Please quote exactly the lines below from the line containing "Hrp48-APOBEC identifies comparable" to the line containing "Researchers investigated radon-222", both lines included, and nothing else.

Saved data entries:
..........

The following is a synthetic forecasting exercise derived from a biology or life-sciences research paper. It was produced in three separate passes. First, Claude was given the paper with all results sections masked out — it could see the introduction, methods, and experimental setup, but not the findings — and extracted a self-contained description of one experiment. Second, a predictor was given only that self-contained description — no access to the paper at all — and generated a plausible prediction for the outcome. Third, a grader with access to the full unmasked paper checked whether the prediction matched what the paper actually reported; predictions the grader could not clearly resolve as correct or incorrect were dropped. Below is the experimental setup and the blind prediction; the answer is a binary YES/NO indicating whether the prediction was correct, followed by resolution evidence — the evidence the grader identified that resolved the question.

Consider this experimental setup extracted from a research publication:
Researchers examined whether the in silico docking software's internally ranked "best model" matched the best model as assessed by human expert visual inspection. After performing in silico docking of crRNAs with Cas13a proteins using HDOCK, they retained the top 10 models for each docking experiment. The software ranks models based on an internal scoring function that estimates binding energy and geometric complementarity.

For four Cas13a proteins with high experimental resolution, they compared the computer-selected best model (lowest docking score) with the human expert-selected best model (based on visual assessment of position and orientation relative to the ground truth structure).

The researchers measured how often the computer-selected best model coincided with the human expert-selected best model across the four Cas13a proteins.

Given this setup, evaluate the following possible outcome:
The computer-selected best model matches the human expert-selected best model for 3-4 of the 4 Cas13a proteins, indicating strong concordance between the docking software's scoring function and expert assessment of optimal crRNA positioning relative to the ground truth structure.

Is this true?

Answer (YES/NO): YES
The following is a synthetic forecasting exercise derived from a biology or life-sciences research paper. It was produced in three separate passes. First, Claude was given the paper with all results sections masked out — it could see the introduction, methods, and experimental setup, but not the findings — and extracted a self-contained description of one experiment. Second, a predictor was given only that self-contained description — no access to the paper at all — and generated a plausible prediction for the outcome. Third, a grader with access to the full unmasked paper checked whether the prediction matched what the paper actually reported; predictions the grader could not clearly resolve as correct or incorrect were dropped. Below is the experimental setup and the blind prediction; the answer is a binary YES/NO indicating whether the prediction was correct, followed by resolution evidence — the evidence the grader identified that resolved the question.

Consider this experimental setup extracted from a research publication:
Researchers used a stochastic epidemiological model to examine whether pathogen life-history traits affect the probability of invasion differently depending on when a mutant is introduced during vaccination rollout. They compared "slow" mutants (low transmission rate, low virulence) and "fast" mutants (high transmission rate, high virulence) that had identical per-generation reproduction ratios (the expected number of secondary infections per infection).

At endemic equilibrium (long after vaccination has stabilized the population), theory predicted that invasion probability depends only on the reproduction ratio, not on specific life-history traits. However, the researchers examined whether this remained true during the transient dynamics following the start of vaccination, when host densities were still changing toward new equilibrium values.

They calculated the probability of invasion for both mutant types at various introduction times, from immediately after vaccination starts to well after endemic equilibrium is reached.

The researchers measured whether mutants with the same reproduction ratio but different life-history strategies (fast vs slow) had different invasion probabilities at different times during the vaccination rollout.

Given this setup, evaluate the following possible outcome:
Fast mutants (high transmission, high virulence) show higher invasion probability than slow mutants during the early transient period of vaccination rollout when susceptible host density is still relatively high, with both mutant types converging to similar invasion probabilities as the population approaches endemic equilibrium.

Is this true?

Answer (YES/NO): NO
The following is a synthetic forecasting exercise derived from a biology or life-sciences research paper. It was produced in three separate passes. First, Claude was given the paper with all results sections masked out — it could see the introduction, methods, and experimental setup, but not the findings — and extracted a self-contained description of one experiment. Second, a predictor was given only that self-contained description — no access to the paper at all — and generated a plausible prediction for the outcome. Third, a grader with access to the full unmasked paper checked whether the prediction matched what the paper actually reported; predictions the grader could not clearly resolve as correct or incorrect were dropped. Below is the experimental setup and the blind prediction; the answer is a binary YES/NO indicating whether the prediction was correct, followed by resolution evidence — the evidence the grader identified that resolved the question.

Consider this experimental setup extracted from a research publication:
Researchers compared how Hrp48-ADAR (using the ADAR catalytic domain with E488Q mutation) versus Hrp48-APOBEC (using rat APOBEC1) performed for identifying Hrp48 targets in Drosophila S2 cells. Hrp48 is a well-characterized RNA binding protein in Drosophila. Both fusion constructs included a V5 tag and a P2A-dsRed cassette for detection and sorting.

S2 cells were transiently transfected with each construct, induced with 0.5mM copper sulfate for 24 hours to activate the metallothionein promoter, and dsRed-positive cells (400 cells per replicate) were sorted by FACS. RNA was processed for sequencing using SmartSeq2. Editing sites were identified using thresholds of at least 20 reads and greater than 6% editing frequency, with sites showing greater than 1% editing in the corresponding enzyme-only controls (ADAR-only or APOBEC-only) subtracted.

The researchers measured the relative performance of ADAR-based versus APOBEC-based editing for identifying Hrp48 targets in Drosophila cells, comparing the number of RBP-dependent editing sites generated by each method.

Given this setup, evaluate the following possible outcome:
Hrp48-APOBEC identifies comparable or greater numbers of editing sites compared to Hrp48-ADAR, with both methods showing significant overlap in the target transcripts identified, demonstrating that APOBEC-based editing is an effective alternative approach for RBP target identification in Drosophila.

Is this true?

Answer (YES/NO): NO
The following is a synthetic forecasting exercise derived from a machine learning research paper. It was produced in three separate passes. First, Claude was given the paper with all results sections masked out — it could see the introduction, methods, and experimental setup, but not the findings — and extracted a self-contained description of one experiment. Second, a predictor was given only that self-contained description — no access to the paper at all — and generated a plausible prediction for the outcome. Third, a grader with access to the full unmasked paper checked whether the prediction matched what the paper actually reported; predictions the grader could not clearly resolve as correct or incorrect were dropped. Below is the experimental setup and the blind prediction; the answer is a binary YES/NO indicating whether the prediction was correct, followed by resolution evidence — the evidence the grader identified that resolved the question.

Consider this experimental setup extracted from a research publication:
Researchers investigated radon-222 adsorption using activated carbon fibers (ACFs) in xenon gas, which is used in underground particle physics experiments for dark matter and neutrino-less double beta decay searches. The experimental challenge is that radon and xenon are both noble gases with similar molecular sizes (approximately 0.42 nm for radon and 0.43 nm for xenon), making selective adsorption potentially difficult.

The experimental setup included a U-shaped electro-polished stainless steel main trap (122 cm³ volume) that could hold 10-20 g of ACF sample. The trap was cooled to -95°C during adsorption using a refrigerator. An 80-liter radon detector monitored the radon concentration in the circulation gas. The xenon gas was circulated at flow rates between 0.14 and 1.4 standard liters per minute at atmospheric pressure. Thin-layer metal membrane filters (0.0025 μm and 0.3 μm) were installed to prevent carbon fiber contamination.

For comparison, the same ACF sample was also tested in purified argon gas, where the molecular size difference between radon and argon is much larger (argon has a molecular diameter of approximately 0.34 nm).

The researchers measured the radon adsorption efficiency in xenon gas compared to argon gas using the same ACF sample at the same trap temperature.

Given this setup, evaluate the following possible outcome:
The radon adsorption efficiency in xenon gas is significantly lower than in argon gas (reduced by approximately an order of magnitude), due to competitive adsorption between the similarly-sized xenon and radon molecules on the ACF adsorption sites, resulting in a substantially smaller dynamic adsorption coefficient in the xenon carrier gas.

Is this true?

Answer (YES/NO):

..........

◆ **Solution to this task**:
Hrp48-APOBEC identifies comparable or greater numbers of editing sites compared to Hrp48-ADAR, with both methods showing significant overlap in the target transcripts identified, demonstrating that APOBEC-based editing is an effective alternative approach for RBP target identification in Drosophila.

Is this true?

Answer (YES/NO): NO
The following is a synthetic forecasting exercise derived from a machine learning research paper. It was produced in three separate passes. First, Claude was given the paper with all results sections masked out — it could see the introduction, methods, and experimental setup, but not the findings — and extracted a self-contained description of one experiment. Second, a predictor was given only that self-contained description — no access to the paper at all — and generated a plausible prediction for the outcome. Third, a grader with access to the full unmasked paper checked whether the prediction matched what the paper actually reported; predictions the grader could not clearly resolve as correct or incorrect were dropped. Below is the experimental setup and the blind prediction; the answer is a binary YES/NO indicating whether the prediction was correct, followed by resolution evidence — the evidence the grader identified that resolved the question.

Consider this experimental setup extracted from a research publication:
Researchers investigated radon-222 adsorption using activated carbon fibers (ACFs) in xenon gas, which is used in underground particle physics experiments for dark matter and neutrino-less double beta decay searches. The experimental challenge is that radon and xenon are both noble gases with similar molecular sizes (approximately 0.42 nm for radon and 0.43 nm for xenon), making selective adsorption potentially difficult.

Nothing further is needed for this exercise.